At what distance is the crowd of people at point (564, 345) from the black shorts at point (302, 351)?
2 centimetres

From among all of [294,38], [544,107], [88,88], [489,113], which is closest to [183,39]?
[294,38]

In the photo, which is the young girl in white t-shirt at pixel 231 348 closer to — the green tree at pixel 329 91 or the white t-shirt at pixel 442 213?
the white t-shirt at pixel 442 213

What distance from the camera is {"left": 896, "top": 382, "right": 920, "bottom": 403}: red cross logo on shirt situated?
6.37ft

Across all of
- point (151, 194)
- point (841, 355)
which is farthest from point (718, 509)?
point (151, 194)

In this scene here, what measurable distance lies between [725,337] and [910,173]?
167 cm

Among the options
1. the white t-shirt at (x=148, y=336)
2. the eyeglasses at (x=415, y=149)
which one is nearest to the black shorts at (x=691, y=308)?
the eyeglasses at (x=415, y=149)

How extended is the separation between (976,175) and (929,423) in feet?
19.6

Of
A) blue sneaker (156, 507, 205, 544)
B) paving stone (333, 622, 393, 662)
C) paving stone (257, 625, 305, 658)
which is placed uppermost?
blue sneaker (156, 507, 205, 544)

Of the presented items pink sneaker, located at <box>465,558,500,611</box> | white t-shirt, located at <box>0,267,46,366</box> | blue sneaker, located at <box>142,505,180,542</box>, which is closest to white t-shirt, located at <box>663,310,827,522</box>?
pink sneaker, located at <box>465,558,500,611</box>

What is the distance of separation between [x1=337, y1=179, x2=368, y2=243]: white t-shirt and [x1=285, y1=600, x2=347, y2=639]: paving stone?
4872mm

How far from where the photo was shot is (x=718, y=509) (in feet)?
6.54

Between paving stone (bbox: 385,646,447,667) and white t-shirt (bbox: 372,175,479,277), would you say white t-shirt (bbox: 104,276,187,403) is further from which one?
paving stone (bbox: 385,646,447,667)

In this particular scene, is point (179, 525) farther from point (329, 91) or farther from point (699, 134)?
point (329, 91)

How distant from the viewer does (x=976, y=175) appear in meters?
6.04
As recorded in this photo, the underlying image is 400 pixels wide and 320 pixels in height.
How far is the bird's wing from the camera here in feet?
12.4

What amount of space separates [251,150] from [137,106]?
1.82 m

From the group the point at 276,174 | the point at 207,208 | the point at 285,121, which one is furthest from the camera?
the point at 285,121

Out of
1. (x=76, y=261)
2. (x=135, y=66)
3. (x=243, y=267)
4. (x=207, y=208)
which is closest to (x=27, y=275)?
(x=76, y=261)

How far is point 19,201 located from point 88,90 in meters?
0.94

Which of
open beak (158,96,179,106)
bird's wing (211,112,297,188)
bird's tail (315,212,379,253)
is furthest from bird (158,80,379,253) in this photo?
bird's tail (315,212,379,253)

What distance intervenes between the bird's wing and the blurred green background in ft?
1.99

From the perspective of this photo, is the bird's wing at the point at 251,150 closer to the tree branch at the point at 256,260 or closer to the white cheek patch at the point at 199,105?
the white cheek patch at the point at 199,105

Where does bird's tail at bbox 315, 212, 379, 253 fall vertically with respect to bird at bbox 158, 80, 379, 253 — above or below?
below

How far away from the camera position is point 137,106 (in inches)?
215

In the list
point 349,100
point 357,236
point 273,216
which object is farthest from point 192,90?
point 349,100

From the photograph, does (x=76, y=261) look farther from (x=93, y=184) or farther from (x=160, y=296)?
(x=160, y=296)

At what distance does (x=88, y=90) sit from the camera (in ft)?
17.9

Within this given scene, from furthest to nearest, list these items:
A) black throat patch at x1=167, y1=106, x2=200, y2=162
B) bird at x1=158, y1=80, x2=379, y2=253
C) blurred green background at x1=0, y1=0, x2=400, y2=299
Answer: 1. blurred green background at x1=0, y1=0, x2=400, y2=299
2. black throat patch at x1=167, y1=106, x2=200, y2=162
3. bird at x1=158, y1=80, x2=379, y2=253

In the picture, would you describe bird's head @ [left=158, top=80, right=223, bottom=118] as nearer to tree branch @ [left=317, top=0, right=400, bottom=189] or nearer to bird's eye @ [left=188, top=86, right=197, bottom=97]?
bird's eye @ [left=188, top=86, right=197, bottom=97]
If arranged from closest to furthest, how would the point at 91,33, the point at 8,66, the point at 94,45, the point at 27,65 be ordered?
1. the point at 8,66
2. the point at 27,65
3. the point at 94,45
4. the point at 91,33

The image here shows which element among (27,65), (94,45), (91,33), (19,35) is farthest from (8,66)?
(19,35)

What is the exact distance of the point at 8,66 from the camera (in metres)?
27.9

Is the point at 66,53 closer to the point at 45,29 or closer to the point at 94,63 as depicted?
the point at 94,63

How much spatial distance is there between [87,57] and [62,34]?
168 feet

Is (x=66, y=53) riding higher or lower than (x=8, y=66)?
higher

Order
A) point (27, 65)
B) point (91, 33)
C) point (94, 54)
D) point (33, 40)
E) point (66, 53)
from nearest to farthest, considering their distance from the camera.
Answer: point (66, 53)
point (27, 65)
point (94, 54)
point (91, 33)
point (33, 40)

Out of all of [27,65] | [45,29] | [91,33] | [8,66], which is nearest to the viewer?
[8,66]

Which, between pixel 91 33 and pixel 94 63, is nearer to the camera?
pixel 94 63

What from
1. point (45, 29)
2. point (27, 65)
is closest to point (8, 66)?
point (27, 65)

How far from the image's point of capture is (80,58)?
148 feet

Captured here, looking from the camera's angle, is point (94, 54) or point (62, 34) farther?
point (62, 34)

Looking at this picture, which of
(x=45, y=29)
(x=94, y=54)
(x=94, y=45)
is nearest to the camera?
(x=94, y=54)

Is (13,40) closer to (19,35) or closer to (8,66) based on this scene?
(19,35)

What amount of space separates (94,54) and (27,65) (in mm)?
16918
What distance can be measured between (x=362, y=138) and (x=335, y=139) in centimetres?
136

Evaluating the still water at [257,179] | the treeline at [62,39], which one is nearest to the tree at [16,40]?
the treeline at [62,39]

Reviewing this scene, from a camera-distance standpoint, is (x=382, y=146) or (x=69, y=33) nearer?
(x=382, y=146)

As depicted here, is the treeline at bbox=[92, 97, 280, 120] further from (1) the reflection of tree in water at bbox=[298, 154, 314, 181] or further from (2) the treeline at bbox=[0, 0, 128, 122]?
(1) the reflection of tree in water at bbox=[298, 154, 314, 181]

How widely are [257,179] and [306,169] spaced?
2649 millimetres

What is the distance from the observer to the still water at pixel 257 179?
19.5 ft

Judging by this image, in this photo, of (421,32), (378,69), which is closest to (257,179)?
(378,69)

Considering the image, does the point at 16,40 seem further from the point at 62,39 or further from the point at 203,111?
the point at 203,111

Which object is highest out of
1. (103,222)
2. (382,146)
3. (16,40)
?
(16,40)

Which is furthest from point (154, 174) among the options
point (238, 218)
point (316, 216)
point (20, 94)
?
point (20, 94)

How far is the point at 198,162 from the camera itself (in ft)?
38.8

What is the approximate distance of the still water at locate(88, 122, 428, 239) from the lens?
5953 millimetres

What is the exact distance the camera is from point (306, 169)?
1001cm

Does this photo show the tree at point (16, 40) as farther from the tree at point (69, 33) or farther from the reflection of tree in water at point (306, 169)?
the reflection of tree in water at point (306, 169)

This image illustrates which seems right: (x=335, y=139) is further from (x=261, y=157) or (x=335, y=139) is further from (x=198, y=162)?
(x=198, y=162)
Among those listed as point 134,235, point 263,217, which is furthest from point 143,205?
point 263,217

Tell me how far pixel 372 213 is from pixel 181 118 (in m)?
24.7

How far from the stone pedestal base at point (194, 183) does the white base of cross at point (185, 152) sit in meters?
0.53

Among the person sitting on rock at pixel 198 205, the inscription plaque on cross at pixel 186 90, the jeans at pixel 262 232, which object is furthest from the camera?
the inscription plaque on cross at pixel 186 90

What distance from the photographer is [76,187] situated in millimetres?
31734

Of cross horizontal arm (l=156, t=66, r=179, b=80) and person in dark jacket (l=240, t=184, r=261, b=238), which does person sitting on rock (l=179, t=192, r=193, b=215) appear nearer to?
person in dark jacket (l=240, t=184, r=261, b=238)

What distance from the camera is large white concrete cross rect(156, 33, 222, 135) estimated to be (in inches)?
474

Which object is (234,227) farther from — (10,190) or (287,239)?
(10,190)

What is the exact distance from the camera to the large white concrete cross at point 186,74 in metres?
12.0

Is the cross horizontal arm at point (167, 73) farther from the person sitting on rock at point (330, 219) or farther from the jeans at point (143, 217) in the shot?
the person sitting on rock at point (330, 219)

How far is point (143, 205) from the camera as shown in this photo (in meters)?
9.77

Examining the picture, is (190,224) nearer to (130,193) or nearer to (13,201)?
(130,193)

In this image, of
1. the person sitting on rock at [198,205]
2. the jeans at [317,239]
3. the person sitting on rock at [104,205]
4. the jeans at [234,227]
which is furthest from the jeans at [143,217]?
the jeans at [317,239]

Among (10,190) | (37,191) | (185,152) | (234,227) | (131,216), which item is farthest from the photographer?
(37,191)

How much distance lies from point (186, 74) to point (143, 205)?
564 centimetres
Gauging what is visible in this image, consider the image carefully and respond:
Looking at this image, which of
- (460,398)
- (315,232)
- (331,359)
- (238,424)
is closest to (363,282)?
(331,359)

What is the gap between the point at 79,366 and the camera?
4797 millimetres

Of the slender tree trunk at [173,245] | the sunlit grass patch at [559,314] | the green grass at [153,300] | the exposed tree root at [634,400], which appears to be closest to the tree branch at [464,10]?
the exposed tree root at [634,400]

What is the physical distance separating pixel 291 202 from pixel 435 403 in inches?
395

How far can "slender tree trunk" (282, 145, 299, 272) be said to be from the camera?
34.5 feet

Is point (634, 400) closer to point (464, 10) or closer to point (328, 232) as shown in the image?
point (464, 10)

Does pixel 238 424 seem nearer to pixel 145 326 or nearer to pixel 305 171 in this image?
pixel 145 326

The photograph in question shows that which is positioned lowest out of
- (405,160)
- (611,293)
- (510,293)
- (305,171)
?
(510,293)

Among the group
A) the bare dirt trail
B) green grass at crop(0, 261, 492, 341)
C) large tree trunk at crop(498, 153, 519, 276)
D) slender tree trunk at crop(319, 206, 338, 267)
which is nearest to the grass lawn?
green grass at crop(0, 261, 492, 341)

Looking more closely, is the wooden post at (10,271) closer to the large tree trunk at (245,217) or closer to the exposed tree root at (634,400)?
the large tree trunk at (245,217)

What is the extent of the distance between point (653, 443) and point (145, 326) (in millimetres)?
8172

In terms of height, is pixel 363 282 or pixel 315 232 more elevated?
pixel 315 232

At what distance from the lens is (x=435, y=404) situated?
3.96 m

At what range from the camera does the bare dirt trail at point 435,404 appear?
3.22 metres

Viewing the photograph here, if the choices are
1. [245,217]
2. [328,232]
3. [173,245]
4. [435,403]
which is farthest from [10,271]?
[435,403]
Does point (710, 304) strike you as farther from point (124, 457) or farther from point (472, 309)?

==================================================

▶ **Directive**
Reproduce the entries verbatim, beginning at the line that contains "What is the gap" and ending after the line that contains "3.22 metres".

▶ **The solution**
What is the gap between the point at 79,366 and the camera?
4797 millimetres

Of the slender tree trunk at [173,245] | the sunlit grass patch at [559,314] | the green grass at [153,300] | the exposed tree root at [634,400], which appears to be closest to the tree branch at [464,10]?
the exposed tree root at [634,400]

What is the physical distance separating pixel 291 202 from pixel 435 403 in inches?
395

How far can "slender tree trunk" (282, 145, 299, 272) be said to be from the camera?
34.5 feet

Is point (634, 400) closer to point (464, 10) or closer to point (328, 232) as shown in the image?
point (464, 10)

Does pixel 238 424 seem nearer to pixel 145 326 or nearer to pixel 305 171 in this image?
pixel 145 326

The photograph in question shows that which is positioned lowest out of
- (405,160)
- (611,293)
- (510,293)
- (305,171)
?
(510,293)

Among the group
A) the bare dirt trail
B) green grass at crop(0, 261, 492, 341)
C) large tree trunk at crop(498, 153, 519, 276)
D) slender tree trunk at crop(319, 206, 338, 267)
which is nearest to the grass lawn?
green grass at crop(0, 261, 492, 341)

Looking more closely, is the wooden post at (10,271) closer to the large tree trunk at (245,217) or closer to the exposed tree root at (634,400)?
the large tree trunk at (245,217)

What is the extent of the distance between point (653, 443) and point (145, 326) (in millimetres)?
8172

In terms of height, is pixel 363 282 or pixel 315 232 more elevated?
pixel 315 232

At what distance from the lens is (x=435, y=404) situated?
3.96 m

At what range from the camera does the bare dirt trail at point 435,404 appear?
3.22 metres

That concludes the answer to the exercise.